A petrol group has slammed DECC for failing to prepare properly for disruption to the fuel supply chain, warning the consequences of a planned strike by tanker drivers could have been avoided.
Fuel tanker drivers from the union Unite voted in favour of strike action on Monday in a dispute over pay and terms and conditions.
The Retail Motor Industry (RMI Petrol), which represents the interests of operators in England, Wales, Northern Ireland and the Isle of Man, points the finger at DECC for letting too many petrol station forecourts close over the last decade. It says this means there is less storage for petrol, possibly 40% less space for petrol stocks at forecourts than a decade ago.
RMI Petrol argues: “DECC has been heavily criticised by RMI Petrol for their unaccountable failure to prepare properly for potential supply chain disruption. This is now acutely probable following news of an upcoming strike by Unite tanker drivers.”
The group was sceptical plans for replacement Army drivers could cope with the scale of a strike.

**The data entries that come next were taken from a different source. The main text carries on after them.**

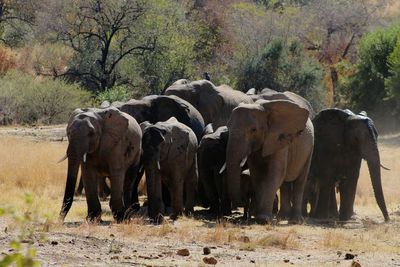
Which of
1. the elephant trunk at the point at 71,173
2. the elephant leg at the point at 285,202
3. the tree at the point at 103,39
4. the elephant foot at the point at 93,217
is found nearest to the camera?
the elephant trunk at the point at 71,173

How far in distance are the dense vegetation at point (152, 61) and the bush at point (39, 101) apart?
36 millimetres

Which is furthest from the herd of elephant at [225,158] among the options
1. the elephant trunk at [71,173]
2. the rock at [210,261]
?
the rock at [210,261]

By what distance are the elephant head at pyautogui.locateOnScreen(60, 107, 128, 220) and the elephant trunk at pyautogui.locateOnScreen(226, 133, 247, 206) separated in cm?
165

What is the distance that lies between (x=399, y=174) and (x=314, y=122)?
10.4m

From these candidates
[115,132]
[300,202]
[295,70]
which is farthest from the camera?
[295,70]

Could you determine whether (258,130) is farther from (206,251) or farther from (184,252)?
(184,252)

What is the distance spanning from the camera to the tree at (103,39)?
41344 millimetres

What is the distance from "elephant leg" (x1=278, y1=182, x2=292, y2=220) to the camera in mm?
18080

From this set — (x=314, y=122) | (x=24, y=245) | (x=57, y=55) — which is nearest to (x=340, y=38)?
(x=57, y=55)

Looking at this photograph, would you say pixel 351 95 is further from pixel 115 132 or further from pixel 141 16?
pixel 115 132

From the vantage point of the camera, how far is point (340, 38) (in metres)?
56.4

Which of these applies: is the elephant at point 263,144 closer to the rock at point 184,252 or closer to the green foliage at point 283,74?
the rock at point 184,252

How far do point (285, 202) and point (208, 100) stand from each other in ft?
16.8

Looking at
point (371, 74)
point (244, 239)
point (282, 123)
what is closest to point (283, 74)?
point (371, 74)
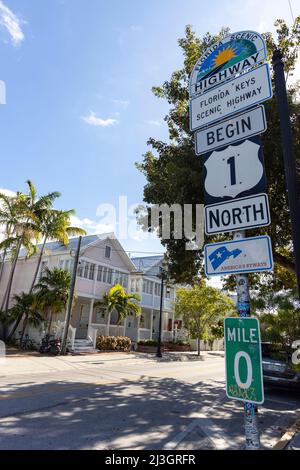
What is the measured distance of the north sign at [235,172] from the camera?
289 centimetres

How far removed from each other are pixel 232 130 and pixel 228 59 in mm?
885

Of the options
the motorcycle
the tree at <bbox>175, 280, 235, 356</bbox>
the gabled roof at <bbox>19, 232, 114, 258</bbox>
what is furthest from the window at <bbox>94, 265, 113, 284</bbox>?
the motorcycle

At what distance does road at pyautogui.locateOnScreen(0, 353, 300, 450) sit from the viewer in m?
5.46

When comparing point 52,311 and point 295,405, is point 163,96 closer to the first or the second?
point 295,405

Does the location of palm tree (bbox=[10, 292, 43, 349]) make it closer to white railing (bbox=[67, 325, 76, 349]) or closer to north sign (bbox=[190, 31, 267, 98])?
white railing (bbox=[67, 325, 76, 349])

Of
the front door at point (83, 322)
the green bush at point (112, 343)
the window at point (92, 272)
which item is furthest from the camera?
the window at point (92, 272)

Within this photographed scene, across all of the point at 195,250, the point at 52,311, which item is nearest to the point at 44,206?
the point at 52,311

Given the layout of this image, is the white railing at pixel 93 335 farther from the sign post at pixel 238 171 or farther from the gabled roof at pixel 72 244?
the sign post at pixel 238 171

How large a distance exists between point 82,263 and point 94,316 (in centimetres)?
571

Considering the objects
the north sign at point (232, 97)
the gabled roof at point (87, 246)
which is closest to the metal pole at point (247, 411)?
the north sign at point (232, 97)

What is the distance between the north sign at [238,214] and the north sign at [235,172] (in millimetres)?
58

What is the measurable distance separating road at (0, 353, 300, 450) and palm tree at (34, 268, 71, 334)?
9.87 m

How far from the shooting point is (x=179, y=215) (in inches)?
473

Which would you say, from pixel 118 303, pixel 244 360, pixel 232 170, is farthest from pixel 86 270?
pixel 244 360
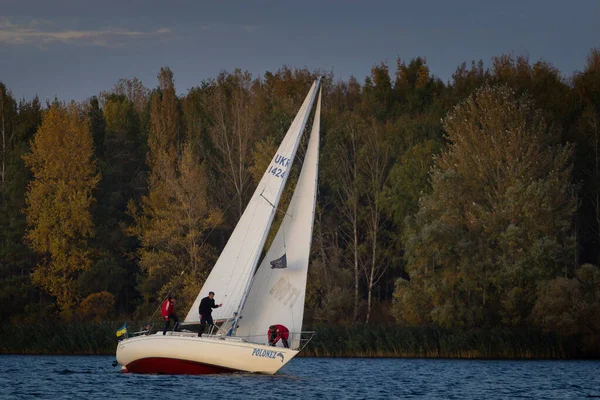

“The Government has ordered the Army to train drivers to maintain fuel deliveries and whilst this is potentially welcome it has been proposed without any prior consultation with industry. Just 300 Army drivers cannot possibly replace 2,000 striking civilian drivers,” RMI Petrol said a statement.
Today Energy Secretary Ed Davey will meet with haulier bosses to discuss contingency plans.